Como escrevi na coluna anterior, a pandemia não trouxe nenhuma novidade, mas tem nos mostrado de maneira mais clara uma sociedade que valoriza a produtividade acima de tudo. De fato, o modo de produção capitalista tenta impor um estilo vida que se encerra no trabalho e que não deixa espaço para nada mais. Arte, cultura, lazer, atenção aos filhos, aos pais, o descanso, o ócio, o repouso se apresentam como heresias para um modelo de sociedade cuja medida é a quantidade de dinheiro que uma pessoa consegue acumular. Falar em diversão e felicidade soa até mesmo escandaloso, a não ser que se seja possível monetizá-las.

Este padrão remonta a pelo menos meados do século XVIII, quando a produção foi acelerada com a invenção das máquinas. Enquanto uma pequena minoria de austeros proprietários governava a produção com mãos de ferro, a grande maioria das pessoas se revezava entre desemprego, empregos precários, vidas miseráveis e poucas horas de descanso. Nesta época ocorreu também uma importante mudança cultural. Até então, o trabalho era visto como dor e sofrimento, como bem ilustra origem latina deste vocábulo: tripallium, um instrumento de tortura. A realização humana se dava fora do trabalho, quando o sujeito conseguia se libertar dessa atividade, que era considerada indigna e degradante.

Mas uma sociedade que busca impor como elemento central a produção em larga escala não poderia ver o trabalho como tortura. Para que a massa de trabalhadores aceitasse trabalhar 12, 14, 16 disciplinadas e repetitivas horas por dias a fio, eles não poderiam ver o trabalho como um castigo. Inicia-se então um deslocamento discursivo. O trabalho passa a ser representado como a atividade humana mais elevada: crianças são ensinadas sobre as recompensas do trabalho, igrejas instruem que o trabalho dignifica o homem e o governo cria leis que criminalizam a vadiagem. Antes uma atividade ultrajante, agora passa a ser glorificado e ganhar contornos redentores.

• TAREFAS A REALIZAR
1. No trecho sobre o trabalho, de que palavra latina vem o vocábulo "trabalho" e o que ela designava?
2. Repita sem alterações a parte do trecho sobre o trabalho que começa em "Mas uma sociedade" e segue até "ganhar contornos redentores.".
Os itens abaixo formam um material independente do trecho sobre o trabalho.

• INFORMAÇÕES APRESENTADAS
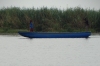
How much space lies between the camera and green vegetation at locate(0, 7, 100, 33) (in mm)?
45156

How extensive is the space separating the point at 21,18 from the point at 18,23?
0.68 m

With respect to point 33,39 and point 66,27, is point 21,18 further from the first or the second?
point 33,39

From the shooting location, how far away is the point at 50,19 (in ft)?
151

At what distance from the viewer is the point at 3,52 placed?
25.8m

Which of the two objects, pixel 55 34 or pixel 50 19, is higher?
pixel 50 19

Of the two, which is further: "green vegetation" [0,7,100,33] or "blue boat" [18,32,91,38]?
"green vegetation" [0,7,100,33]

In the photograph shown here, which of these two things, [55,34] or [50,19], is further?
[50,19]

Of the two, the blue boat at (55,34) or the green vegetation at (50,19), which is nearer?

• RESPOSTAS POR TAREFA
1. Vem de tripallium, um instrumento de tortura.

2.
Mas uma sociedade que busca impor como elemento central a produção em larga escala não poderia ver o trabalho como tortura. Para que a massa de trabalhadores aceitasse trabalhar 12, 14, 16 disciplinadas e repetitivas horas por dias a fio, eles não poderiam ver o trabalho como um castigo. Inicia-se então um deslocamento discursivo. O trabalho passa a ser representado como a atividade humana mais elevada: crianças são ensinadas sobre as recompensas do trabalho, igrejas instruem que o trabalho dignifica o homem e o governo cria leis que criminalizam a vadiagem. Antes uma atividade ultrajante, agora passa a ser glorificado e ganhar contornos redentores.